▶ _PAGE TEXT_
——————————
# Yellow Tang



## lotf001 (Jul 18, 2005)

Last week my girlfriend surprised me with a beautiful yellow tang :fish: . (Witch I have never had before) and he dose not seem to be eating. I have 7 small damsels and the one tang in a 40 gal tank. I feed the damsels first then I feed the tang and he smells it and seems interested but the small fish get to it first  . I have put some romaine lettuce on a clip for him but he seems to be scared of it. Any suggestions on getting him to eat??? Should I try some dried sea weed on the clip for him? If so what is the rule on how long to leave the SW or RL in the tank??


----------



## TheOldSalt (Jan 28, 2005)

It's time for the damsels to go; their job is finished. If you'd rather keep them, though, then yes, try some Nori or other seaweed, some spirulina wafers, or even some lettuce. You can let the Seaweed or lettuce stay on the clip for most of the day with no problems. Eventually the tang should start to eat whatever you offer, but I'm pretty sure it's too nervous around the damsels to settle down enough to eat.


----------



## Fishfirst (Jan 24, 2005)

especially when he can get ambushed by those aggressive little buggers, and believe me he knows it... its like walking down the street wearing diamonds and a gang is watching you. However, I will say that your tang should eat pretty much anything once you get him to settle. Romaine lettuce doesn't seem to be the best food for them though, I go with pretty much all seaweeds, spiralina algae flakes, and macro from the refugium...
——————————
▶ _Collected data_
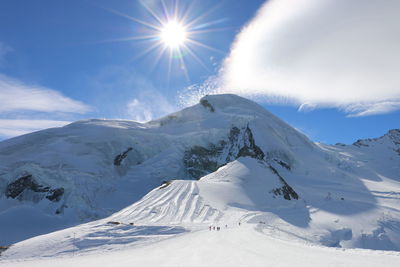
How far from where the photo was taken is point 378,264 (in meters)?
11.1

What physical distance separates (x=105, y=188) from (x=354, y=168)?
96.0 m

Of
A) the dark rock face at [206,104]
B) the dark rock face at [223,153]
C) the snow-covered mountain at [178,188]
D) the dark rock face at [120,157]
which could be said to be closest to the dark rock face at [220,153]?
the dark rock face at [223,153]

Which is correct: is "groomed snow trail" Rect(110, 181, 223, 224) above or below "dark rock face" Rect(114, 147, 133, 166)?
below

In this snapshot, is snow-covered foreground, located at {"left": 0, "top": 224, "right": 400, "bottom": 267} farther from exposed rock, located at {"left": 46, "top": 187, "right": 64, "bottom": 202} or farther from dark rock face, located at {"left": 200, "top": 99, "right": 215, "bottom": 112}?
dark rock face, located at {"left": 200, "top": 99, "right": 215, "bottom": 112}

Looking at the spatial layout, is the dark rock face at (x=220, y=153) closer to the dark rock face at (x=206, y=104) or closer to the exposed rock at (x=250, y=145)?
the exposed rock at (x=250, y=145)

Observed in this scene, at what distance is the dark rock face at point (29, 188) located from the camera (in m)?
49.0

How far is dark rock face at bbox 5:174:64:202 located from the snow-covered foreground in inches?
1426

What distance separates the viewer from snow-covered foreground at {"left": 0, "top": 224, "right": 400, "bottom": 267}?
1199 centimetres

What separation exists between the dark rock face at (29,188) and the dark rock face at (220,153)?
110 ft

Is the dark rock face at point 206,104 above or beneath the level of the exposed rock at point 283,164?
above

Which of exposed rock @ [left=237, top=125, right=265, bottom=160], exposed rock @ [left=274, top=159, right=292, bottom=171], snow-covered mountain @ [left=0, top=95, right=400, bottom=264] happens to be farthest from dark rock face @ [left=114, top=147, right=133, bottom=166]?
exposed rock @ [left=274, top=159, right=292, bottom=171]

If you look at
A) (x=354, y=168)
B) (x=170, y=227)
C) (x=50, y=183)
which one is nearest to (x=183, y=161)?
(x=50, y=183)

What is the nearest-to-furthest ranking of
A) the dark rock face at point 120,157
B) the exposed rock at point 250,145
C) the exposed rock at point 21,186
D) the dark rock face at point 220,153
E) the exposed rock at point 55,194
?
1. the exposed rock at point 55,194
2. the exposed rock at point 21,186
3. the dark rock face at point 120,157
4. the dark rock face at point 220,153
5. the exposed rock at point 250,145

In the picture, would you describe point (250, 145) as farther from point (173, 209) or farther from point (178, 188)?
point (173, 209)
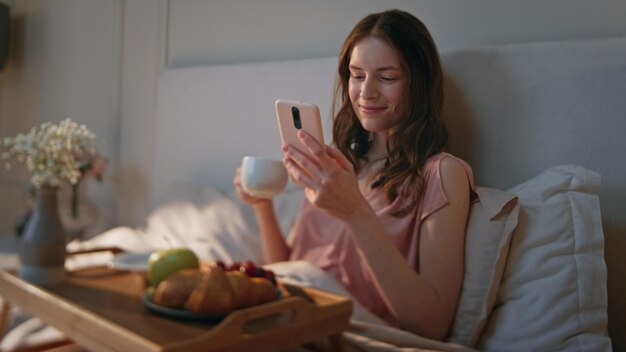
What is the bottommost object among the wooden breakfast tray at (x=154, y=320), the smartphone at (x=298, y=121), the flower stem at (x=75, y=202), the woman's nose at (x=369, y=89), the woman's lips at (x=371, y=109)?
the flower stem at (x=75, y=202)

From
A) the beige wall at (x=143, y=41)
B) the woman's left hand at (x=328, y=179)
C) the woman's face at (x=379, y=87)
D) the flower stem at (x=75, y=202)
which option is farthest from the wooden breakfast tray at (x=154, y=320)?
the flower stem at (x=75, y=202)

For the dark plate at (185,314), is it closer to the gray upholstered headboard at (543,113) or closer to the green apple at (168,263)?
the green apple at (168,263)

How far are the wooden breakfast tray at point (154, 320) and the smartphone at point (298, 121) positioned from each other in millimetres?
176

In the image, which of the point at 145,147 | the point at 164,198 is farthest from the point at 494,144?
the point at 145,147

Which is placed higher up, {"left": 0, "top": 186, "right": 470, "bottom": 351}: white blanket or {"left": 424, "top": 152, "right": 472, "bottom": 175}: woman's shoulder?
{"left": 424, "top": 152, "right": 472, "bottom": 175}: woman's shoulder

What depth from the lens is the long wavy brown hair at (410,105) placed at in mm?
589

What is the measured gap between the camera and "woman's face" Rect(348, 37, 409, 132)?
1.86 feet

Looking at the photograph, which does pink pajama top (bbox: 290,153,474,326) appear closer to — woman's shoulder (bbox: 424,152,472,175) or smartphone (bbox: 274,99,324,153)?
woman's shoulder (bbox: 424,152,472,175)

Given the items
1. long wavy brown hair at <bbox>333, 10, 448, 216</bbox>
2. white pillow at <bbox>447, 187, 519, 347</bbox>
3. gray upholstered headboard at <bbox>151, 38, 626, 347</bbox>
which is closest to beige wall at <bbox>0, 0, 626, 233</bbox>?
gray upholstered headboard at <bbox>151, 38, 626, 347</bbox>

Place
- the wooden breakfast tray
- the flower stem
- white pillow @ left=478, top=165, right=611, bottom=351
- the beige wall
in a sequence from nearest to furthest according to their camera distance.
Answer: the wooden breakfast tray < white pillow @ left=478, top=165, right=611, bottom=351 < the beige wall < the flower stem

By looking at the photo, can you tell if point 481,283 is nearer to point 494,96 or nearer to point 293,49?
point 494,96

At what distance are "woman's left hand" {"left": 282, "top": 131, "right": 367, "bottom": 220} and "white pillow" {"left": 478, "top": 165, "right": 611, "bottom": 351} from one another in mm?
204

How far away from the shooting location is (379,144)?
2.11ft

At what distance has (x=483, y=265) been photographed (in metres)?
0.60
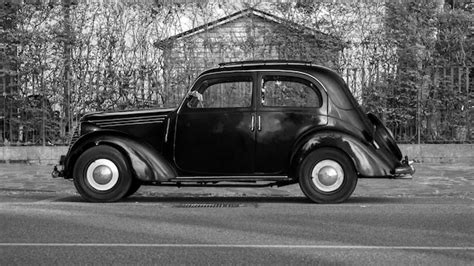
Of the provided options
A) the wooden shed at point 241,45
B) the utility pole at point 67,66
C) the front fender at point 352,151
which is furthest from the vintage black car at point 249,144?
the utility pole at point 67,66

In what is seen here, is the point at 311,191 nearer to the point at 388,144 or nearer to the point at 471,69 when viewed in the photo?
the point at 388,144

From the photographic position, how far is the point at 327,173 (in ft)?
30.0

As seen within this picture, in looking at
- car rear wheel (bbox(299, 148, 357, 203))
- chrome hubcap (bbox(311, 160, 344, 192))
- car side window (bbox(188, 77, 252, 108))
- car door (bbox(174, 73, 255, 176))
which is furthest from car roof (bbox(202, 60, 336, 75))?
chrome hubcap (bbox(311, 160, 344, 192))

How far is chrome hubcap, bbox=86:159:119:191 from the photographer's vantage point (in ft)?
30.7

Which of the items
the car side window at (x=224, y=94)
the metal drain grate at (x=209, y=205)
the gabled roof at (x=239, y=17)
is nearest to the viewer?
the metal drain grate at (x=209, y=205)

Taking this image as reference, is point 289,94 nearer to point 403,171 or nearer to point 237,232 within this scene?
point 403,171

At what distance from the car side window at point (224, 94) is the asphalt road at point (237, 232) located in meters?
1.27

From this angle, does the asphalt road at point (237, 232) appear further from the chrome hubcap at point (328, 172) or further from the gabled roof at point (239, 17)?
the gabled roof at point (239, 17)

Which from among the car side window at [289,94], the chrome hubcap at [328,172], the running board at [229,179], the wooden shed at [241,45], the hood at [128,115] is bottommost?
the running board at [229,179]

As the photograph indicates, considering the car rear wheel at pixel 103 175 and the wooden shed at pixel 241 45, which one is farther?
the wooden shed at pixel 241 45

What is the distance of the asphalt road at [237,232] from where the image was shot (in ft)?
18.9

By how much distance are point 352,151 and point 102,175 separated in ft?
10.3

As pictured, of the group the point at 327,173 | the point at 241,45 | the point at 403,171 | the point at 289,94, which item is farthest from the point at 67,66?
the point at 403,171

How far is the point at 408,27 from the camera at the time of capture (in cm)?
1528
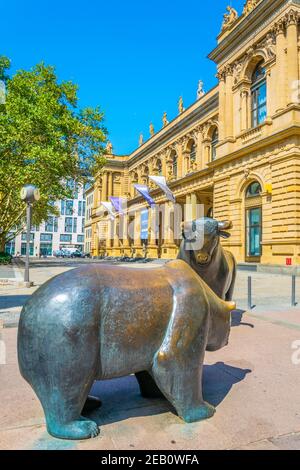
——————————
▶ _SET OF TASKS_
A: In the yellow tang thread, how many damsels share the 40-gallon tank with the tang?
B: Repeat everything in the yellow tang thread from "# Yellow Tang" down to "(Jan 28, 2005)".

▶ _EXPECTED ANSWERS_
A: Seven small damsels.

B:
# Yellow Tang



## lotf001 (Jul 18, 2005)

Last week my girlfriend surprised me with a beautiful yellow tang :fish: . (Witch I have never had before) and he dose not seem to be eating. I have 7 small damsels and the one tang in a 40 gal tank. I feed the damsels first then I feed the tang and he smells it and seems interested but the small fish get to it first  . I have put some romaine lettuce on a clip for him but he seems to be scared of it. Any suggestions on getting him to eat??? Should I try some dried sea weed on the clip for him? If so what is the rule on how long to leave the SW or RL in the tank??


----------



## TheOldSalt (Jan 28, 2005)